Wells Fargo Bank International Unlimited Company (WFBI) was reprimanded for "serious failings" in its regulatory reporting capability and compliance.
The firm admitted five breaches between January 1st 2014 and February 28th 2019.
They include a failure to accurately report the firm's capital position, and to comply with a requirement in relation to liquidity testing.
The Central Bank decided that the appropriate fine was €8.4m - but this was reduced by 30% in accordance with the settlement discount scheme.
An investigation began following an inspection of regulatory reporting in five peer credit institutions in 2016.
It focused on end-to-end processes, internal controls and governance of regulatory reporting.
The Central Bank found serious and systemic failings in regulatory reporting capability, relating to a failure to calculate and accurately report the firm's capital position, weak governance arrangements, inadequate internal control mechanisms - including a failure to properly document processes and procedures - and weaknesses in IT systems.
Seána Cunningham is the Central Bank's director of enforcement.
"It is a minimum requirement of being regulated by the Central Bank that firms submit accurate and timely regulatory returns.
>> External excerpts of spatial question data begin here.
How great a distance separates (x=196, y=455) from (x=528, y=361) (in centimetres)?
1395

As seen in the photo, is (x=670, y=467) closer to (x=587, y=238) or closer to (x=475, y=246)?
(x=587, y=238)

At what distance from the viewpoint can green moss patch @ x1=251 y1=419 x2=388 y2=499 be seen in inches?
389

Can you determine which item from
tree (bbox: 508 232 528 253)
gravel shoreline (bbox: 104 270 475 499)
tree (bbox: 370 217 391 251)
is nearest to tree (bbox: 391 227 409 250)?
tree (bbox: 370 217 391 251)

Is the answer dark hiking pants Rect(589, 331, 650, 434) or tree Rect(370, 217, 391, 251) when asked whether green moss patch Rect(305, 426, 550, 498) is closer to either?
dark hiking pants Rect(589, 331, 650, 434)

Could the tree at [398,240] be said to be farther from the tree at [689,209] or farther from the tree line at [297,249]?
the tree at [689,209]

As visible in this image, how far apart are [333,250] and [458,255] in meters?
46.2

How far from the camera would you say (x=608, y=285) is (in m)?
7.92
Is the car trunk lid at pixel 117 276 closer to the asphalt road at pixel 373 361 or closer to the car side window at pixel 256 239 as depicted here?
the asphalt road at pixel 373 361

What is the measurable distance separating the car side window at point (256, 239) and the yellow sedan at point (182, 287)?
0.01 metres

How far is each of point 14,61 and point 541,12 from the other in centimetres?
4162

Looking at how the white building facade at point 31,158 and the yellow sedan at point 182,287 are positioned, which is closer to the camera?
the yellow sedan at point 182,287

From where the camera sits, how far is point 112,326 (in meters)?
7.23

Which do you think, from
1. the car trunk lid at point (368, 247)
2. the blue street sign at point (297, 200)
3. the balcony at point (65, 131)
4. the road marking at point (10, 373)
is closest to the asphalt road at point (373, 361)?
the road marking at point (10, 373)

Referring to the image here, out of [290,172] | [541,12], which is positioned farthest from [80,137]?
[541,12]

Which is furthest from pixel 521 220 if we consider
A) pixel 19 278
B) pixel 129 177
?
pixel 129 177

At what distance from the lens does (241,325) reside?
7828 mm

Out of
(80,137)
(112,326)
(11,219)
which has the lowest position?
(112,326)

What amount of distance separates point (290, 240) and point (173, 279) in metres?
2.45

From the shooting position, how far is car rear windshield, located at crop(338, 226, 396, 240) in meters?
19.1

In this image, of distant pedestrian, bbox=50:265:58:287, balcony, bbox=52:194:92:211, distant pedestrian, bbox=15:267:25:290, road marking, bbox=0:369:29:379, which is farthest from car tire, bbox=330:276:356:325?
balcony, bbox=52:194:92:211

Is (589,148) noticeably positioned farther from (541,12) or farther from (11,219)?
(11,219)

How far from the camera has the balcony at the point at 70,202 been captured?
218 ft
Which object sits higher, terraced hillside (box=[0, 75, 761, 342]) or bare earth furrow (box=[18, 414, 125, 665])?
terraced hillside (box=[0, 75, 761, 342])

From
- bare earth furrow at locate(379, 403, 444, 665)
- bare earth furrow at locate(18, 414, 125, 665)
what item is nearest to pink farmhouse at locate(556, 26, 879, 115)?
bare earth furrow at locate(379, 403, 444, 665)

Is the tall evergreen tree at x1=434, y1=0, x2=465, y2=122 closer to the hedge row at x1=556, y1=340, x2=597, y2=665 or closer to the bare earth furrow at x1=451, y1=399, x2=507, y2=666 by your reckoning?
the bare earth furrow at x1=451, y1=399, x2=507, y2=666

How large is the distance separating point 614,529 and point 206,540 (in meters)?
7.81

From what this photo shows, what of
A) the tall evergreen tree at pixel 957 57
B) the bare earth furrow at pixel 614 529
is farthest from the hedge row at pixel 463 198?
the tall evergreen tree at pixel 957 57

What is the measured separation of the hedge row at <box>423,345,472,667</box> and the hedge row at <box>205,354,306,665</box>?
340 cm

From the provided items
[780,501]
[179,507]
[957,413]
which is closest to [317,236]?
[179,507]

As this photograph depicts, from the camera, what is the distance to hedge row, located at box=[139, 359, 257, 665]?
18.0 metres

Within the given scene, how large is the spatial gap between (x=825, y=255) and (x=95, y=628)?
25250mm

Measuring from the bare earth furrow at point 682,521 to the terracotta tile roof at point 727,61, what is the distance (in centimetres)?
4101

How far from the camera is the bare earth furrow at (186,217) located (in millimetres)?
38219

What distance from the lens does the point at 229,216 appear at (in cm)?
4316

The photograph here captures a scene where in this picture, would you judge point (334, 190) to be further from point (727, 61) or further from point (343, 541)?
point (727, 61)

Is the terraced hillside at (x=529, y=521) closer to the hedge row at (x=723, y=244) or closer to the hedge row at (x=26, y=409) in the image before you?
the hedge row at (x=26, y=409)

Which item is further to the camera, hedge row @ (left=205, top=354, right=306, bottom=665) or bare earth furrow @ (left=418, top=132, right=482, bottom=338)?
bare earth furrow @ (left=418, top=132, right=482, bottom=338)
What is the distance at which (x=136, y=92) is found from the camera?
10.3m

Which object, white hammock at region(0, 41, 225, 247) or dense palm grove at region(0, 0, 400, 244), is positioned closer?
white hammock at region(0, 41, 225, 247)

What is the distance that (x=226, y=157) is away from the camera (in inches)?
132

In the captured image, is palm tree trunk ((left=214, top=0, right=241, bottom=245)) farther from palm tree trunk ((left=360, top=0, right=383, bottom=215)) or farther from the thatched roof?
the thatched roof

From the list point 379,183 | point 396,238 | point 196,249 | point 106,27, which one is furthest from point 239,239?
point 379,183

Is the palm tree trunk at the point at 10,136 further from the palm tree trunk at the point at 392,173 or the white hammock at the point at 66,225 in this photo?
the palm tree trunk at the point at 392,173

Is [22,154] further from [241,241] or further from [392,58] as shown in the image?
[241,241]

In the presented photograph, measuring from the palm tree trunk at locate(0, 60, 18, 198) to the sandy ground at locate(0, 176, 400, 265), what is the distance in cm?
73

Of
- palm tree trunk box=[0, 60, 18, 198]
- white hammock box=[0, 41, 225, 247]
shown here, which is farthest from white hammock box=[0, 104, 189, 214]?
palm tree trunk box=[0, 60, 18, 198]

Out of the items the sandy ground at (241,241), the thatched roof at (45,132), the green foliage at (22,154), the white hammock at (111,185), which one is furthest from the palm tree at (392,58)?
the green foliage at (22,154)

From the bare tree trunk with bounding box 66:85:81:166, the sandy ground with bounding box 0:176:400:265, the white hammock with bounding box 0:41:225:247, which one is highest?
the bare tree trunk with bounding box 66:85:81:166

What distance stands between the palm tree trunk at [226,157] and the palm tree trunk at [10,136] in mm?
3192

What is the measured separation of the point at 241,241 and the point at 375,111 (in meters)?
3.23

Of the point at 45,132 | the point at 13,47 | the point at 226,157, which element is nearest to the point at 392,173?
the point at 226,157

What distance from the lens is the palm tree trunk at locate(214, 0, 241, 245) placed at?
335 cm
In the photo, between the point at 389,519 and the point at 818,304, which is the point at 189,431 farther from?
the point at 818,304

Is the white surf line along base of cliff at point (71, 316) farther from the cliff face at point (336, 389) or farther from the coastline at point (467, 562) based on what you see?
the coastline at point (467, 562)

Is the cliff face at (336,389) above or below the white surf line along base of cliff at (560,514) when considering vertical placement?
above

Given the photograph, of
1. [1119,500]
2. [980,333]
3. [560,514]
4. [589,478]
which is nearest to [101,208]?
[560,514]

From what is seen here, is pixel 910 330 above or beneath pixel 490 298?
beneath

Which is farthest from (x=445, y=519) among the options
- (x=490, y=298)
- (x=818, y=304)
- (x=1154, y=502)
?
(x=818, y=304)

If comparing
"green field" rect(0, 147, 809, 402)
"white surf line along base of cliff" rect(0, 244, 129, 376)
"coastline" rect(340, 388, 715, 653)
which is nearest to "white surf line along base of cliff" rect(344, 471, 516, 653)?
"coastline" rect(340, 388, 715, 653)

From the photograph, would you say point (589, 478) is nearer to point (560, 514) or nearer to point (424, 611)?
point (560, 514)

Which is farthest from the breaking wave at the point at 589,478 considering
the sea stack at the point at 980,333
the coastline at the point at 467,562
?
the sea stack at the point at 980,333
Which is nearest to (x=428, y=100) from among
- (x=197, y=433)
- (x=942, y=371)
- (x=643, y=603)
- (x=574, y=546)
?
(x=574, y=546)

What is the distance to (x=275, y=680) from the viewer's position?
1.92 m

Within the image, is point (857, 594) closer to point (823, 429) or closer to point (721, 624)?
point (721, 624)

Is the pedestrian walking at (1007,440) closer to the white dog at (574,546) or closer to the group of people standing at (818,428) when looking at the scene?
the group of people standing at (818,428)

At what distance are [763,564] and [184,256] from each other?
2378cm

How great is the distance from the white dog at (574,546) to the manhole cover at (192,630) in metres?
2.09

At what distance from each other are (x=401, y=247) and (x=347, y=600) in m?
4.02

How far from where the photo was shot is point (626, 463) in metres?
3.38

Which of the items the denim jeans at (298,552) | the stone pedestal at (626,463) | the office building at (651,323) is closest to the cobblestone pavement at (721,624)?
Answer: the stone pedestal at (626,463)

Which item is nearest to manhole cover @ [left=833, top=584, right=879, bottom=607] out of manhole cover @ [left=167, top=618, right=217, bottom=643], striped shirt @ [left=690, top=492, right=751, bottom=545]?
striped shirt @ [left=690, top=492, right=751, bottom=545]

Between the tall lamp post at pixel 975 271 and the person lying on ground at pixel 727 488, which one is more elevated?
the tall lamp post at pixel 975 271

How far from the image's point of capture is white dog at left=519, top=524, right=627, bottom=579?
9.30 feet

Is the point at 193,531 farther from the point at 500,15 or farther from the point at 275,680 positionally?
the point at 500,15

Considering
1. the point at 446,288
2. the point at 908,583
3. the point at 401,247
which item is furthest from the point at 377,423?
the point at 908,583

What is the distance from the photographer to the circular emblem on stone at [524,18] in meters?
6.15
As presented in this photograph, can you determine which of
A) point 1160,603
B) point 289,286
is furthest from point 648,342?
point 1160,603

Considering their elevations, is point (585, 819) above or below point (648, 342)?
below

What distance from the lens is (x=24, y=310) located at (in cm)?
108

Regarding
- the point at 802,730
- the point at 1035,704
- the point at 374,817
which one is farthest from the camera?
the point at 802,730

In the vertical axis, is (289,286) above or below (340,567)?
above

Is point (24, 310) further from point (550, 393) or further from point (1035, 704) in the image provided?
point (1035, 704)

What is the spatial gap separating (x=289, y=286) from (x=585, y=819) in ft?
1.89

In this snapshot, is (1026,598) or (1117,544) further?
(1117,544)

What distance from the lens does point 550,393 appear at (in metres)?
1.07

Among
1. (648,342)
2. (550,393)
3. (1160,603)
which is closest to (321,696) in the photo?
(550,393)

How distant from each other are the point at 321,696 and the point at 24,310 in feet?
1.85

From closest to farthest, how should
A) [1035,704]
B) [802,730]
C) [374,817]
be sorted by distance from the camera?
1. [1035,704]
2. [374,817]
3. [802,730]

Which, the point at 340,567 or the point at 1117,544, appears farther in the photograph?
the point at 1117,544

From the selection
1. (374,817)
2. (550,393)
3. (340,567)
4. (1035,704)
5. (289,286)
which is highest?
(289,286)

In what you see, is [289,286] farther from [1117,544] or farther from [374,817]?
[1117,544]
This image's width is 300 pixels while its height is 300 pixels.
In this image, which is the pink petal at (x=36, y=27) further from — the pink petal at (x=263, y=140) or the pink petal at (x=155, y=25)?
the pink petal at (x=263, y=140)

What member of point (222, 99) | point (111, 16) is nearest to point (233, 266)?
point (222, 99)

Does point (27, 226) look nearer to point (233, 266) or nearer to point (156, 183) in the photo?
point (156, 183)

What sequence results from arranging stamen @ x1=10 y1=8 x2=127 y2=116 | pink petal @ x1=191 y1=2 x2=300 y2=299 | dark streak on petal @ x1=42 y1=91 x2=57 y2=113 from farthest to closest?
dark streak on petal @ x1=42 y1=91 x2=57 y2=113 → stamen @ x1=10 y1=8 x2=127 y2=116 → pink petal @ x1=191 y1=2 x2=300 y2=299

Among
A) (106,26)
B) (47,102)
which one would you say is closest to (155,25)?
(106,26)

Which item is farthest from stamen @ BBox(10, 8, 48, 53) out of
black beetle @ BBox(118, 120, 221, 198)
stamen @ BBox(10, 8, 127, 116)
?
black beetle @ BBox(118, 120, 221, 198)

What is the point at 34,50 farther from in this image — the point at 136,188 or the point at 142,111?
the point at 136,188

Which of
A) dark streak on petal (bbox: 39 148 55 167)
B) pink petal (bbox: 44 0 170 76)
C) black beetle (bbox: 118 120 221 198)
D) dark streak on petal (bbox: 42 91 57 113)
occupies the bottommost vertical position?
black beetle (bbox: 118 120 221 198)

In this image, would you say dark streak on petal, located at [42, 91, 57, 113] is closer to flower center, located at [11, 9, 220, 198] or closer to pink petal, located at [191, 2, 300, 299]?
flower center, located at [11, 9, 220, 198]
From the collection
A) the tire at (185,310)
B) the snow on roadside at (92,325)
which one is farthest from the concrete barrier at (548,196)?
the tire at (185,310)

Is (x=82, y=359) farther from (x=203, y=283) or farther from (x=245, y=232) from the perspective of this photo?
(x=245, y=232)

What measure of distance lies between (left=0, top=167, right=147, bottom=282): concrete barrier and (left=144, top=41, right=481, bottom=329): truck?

"Regulatory returns are a tool used by the Central Bank to monitor the financial position of credit institutions and the risks to which they are exposed.
"The submission of inaccurate information undermines the Central Bank's ability to properly supervise.
"Miscalculation and misreporting of the firm's capital position, in particular, is a fundamental failure.
"A firm understanding its capital position, and the accurate reporting of this in its returns are of paramount importance to understanding its safety and soundness."
"The financial penalty imposed by the Central Bank reflects the widespread systemic failures in this instance, and the importance of regulatory returns as a tool used by the Central Bank to supervise firms."
A Wells Fargo spokesperson told Newstalk.com: "WFBI takes its regulatory obligations seriously and we are committed to complying fully with regulatory requirements.
"These events concerned regulatory reporting and did not affect our customers.
"We have made significant improvements to our systems, processes and resources for regulatory reporting to the Central Bank of Ireland since these events.
"We have also integrated continuous review and improvement into how we operate to ensure that our regulatory reporting to the CBI continues to be complete, timely and accurate."
WFBI is a public unlimited company, authorised by the Central Bank, and is a wholly-owned, indirect subsidiary of Wells Fargo & Company - a US-based multinational banking and financial services holding company.
Audited accounts for the year ending December 2018 show WFBI had a turnover of over US$586m (€520m) and an operating income of more than US$340m (€301m).
This is the second large fine on a US bank here in as many weeks.
In late June, JP Morgan was fined €1.6m by the Central Bank for regulatory breaches relating to the outsourcing of fund administration activities.